VOCから施策・アクションプランを設計する
整理されたVOCをもとに、具体的な改善施策をAIと設計します。VOCと他のフレームワーク(ペルソナ・4P等)を組み合わせた深掘りもこの段階で行います。
【プロンプト例】 VOC分析の結果、以下の課題と強みが特定されました。 これをもとに、4P(Product・Price・Place・Promotion)の観点で 具体的な改善施策を提案してください。 【VOC分析結果】 ・改善優先課題:◯◯(例:待ち時間への不満が全体の35%) ・強みとして継続強化すべき点:◯◯(例:スタッフの親切さへの高評価) ・ターゲット顧客層:◯◯ 【条件】 ・4P各項目で施策を2〜3案提案してください。 ・各施策に「実行難易度(低・中・高)」「期待効果」「必要リソース」を添えてください。 ・最初に取り組むべき優先施策を3つ選び、その理由も説明してください。 ・VOCで判明した強みを活かしたSNS発信・口コミ促進の施策も提案してください。
AI活用の注意点
AIは、入力されていない自社固有の状況や、参照できる情報源に含まれていない最新の顧客動向までは把握できません。AIの分類・分析結果はあくまで仮説として扱い、実際の顧客への確認や現場スタッフの知見と照らし合わせる工程を必ず入れましょう。
また、氏名・電話番号・メールアドレス・予約日時・病歴や相談内容など、個人を特定できる情報やセンシティブな情報は、AIに入力する前に必ず削除または匿名化してください。特にクリニック・薬局・カウンセリング系の業種では、患者・来客の医療情報や相談内容が含まれるケースがあります。社内の個人情報管理ルールおよび個人情報保護法の定めに従って適切に扱いましょう。
店舗ビジネスでのVOC分析の考え方
店舗ビジネスでは、デジタルとリアルの両方からVOCが生まれます。業種ごとの収集・活用の着眼点を整理します。
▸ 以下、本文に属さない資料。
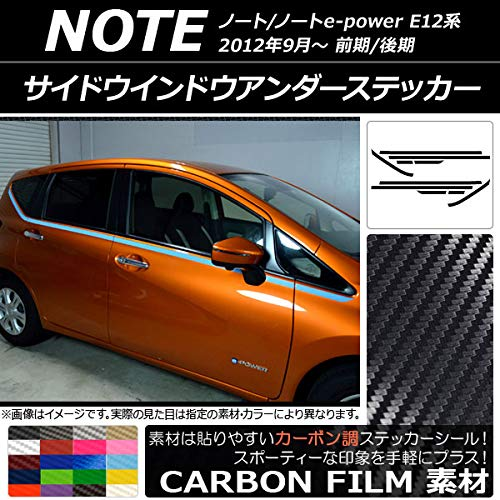 AP サイドウインドウアンダーステッカー カーボン調 ニッサン ノート/ノートe-power E12系 2012年09月〜 ダークグリーン AP-CF3285-DGR 入数:1セット(10枚)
| 業種 | 主なVOC収集チャネル | 特に注目すべきVOC | 活用の方向性 |
|---|---|---|---|
| 飲食店 | Googleクチコミ・食べログ・来店後アンケート・SNS投稿 | 料理の味・接客・待ち時間・コスパへの言及 | メニュー改善・接客マニュアル・SNS発信のネタ化 |
| クリニック | Googleクチコミ・EPARKレビュー・問い合わせ・受付での声 | 待ち時間・説明のわかりやすさ・受付対応 | 診療フロー改善・患者向けコンテンツ設計・Web予約促進 |
| 美容サロン | ホットペッパー口コミ・SNS・LINE返信・カウンセリング時の声 | 技術・スタイリストとの相性・価格・通いやすさ | 指名制度の強化・SNS発信・リピート促進施策 |
| 薬局・ドラッグストア | Googleクチコミ・問い合わせ・お薬手帳アプリのフィードバック | 待ち時間・説明の丁寧さ・営業時間・立地 | かかりつけ薬剤師の訴求・LINE相談窓口の設置 |
どの業種でも共通しているのは、「口コミへの返信」自体がVOC活用の第一歩になるという点です。返信を通じて顧客との対話が生まれ、さらなるVOCが集まりやすくなります。また、ネガティブな口コミへの誠実な返信は、新規顧客への信頼醸成にもつながります。
まとめ
VOC分析は、顧客の声を収集・分類し、商品改善やサービス向上・集客施策に体系的に活かす取り組みです。グリフィン氏とハウザー氏が1993年に発表した論文などを通じて広く知られるようになり、現在では製品開発からCX改善・店舗運営の改善まで幅広く活用されています。
VOC活動の価値は収集ではなく、改善アクションを実行したかどうかで決まります。目的設定→収集→分類・整理→優先順位付け→施策実行→効果測定という循環サイクルを継続することが重要です。
ペルソナ分析・カスタマージャーニーマップ・NPS分析・RFM分析と組み合わせることで、VOCの活用深度が大幅に上がります。ClaudeやChatGPTなどのAIを活用すれば、大量の声の分類・要約・洞察抽出を効率化でき、個人・中小規模の事業者でも本格的なVOC活動が始めやすくなっています。
まずは今ある口コミを30件集め、AIで分類してみるところから始めてみましょう。